In conclusion, our data indicate that in cases of IgE-double positivity to both hymenoptera venoms supplementary CAP-FEIA investigations with at least one CCD-containing allergen should be performed. Horseradish peroxidase seems to be a valuable screening allergen for the detection of CCD-sIgE and is useful for reciprocal inhibition experiments. Timothy grass pollen and the corresponding recombinant components should be included in cases where patients suffer from additional pollinosis. Whereas reciprocal inhibition with both venoms in sera with sIgE positivity only to both venoms allows the detection of cross-reactivity and true double sensitization, inhibition with HRP is a valuable tool for specifying the venom sensitization in the population with CCD-IgE and should be performed in the first place before including both venoms into the reciprocal inhibition experiment. Only in those cases where sIgE to both venoms as well as to HRP were HRP-inhibited to about 50%, the latter may be valuable. In order to differentiate between true NRL allergy and in vitro positivity to CCD, HRP should be added as screening allergen. If recombinant components produced as fusion proteins are used for IgE detection as is the case for most recombinant latex components, MBP should in any case be included in the test as negative control. Since very recently, CCD reagents coupled to an ImmunoCAP matrix, based on the most general CCD glycan structure found in bromelain, MUXF3-type carbohydrate, are commercially available. According to Unger et al., this CCD was even more efficient in inhibitory experiments with sera with confirmed CCD reactivity than the MMXF3-type carbohydrate, a glycan found in HRP (39). MUXF3 CCD ImmunoCAP can be used as CCD-screening tool. As our study demonstrated the value of additional reciprocal inhibition, MUXF3 should also be available as reagent for inhibition procedures. Concerning the question which glycan preparation is the most suitable, more data need to be collected. The fact that HRP contains seven glycan units when compared to bromelain with one glycan unit, favors HRP as screening agent for the detection of sIgE to different glyco-epitopes, as demonstrated in the present investigation.
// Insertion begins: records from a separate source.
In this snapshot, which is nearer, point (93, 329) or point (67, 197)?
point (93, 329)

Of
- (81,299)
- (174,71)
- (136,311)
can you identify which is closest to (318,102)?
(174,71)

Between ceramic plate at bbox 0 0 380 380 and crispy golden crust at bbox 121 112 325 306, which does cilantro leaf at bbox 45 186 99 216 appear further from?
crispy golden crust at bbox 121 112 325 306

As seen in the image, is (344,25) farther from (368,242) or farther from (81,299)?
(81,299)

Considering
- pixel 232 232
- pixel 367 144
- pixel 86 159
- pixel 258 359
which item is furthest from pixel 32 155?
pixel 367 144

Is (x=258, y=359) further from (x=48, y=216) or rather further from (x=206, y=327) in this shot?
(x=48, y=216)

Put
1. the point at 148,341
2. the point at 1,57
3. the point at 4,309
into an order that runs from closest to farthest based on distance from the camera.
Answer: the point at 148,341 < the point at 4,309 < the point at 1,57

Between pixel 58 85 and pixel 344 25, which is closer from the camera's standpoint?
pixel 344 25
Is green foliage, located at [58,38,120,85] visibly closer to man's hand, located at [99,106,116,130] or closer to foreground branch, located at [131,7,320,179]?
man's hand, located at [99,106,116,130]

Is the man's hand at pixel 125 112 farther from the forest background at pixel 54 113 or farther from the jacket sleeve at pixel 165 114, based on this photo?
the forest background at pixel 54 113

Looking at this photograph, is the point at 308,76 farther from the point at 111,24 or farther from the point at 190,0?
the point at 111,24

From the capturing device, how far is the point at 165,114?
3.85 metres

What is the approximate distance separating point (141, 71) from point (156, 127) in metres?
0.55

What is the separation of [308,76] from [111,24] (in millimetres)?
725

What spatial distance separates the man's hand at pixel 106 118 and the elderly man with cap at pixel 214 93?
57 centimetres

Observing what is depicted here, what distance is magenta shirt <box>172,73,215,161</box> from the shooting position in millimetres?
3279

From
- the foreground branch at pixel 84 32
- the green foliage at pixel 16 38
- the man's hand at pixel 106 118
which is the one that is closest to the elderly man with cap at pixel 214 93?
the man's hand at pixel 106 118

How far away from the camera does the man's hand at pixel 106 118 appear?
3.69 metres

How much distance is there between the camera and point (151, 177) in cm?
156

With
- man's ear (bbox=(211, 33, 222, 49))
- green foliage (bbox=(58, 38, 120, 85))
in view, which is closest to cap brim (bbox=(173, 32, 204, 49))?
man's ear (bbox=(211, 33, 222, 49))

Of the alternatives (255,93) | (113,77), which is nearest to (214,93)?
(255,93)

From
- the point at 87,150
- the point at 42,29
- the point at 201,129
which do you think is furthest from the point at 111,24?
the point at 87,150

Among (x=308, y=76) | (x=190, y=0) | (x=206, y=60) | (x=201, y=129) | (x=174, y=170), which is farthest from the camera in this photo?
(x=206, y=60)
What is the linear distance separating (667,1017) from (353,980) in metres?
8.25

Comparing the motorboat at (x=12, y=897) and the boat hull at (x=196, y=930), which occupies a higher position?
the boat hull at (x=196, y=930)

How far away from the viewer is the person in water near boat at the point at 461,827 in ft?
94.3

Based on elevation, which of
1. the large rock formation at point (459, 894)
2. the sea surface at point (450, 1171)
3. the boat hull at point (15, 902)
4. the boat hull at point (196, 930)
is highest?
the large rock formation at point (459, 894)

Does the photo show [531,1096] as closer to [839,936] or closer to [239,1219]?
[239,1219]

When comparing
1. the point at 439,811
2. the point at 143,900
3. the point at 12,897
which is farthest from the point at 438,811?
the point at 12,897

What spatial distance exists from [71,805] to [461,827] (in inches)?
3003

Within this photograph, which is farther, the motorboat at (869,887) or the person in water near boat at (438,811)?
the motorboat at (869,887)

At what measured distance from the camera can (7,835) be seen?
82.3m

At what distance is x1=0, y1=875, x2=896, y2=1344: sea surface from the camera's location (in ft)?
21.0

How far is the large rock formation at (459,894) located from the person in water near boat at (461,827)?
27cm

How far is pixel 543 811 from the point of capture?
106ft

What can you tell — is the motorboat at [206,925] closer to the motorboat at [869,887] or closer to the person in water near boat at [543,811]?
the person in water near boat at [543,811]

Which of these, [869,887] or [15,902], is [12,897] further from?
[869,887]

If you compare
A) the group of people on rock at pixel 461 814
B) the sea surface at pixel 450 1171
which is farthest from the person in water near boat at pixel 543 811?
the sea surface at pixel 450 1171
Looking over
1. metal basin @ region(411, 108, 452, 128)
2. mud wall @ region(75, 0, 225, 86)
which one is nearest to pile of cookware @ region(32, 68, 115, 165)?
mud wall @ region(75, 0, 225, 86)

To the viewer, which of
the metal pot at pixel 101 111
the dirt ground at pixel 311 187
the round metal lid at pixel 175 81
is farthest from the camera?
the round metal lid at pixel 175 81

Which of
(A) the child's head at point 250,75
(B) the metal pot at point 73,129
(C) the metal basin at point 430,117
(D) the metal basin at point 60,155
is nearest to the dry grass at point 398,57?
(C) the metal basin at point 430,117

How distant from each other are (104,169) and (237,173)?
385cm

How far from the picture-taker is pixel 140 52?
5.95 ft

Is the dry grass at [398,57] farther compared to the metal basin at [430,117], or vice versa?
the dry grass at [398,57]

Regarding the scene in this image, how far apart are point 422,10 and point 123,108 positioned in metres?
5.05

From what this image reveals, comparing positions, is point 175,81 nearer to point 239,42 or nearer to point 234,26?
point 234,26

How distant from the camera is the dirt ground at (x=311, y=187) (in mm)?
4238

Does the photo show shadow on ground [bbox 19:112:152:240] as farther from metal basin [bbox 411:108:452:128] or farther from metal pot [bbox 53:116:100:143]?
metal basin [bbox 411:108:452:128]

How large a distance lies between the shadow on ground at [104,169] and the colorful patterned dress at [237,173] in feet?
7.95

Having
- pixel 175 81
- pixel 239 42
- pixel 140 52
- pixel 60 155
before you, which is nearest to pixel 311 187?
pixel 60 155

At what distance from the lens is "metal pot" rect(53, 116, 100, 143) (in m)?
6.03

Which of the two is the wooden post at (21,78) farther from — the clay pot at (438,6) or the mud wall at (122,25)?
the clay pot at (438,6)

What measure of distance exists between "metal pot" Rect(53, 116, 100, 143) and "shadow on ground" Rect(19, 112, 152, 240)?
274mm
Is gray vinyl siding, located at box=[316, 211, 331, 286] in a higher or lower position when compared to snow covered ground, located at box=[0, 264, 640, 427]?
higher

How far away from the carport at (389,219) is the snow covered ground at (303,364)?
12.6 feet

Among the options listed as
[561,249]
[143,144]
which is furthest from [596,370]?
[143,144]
The development of recombinant hymenoptera allergens is a possible next step to be taken. From the results of this and other studies it seems to be inevitable to develop and include recombinant allergens in the diagnostic procedures to detect hymenoptera venom allergy. Regarding the fact that a lot of in vitro DP patients had an intradermal test positive to both venoms with 19% of them showing reactions to identical titers may indicate that CCDs play a role in skin test reaction as well. Whether or not CCDs are of clinical relevance still remains to be clarified.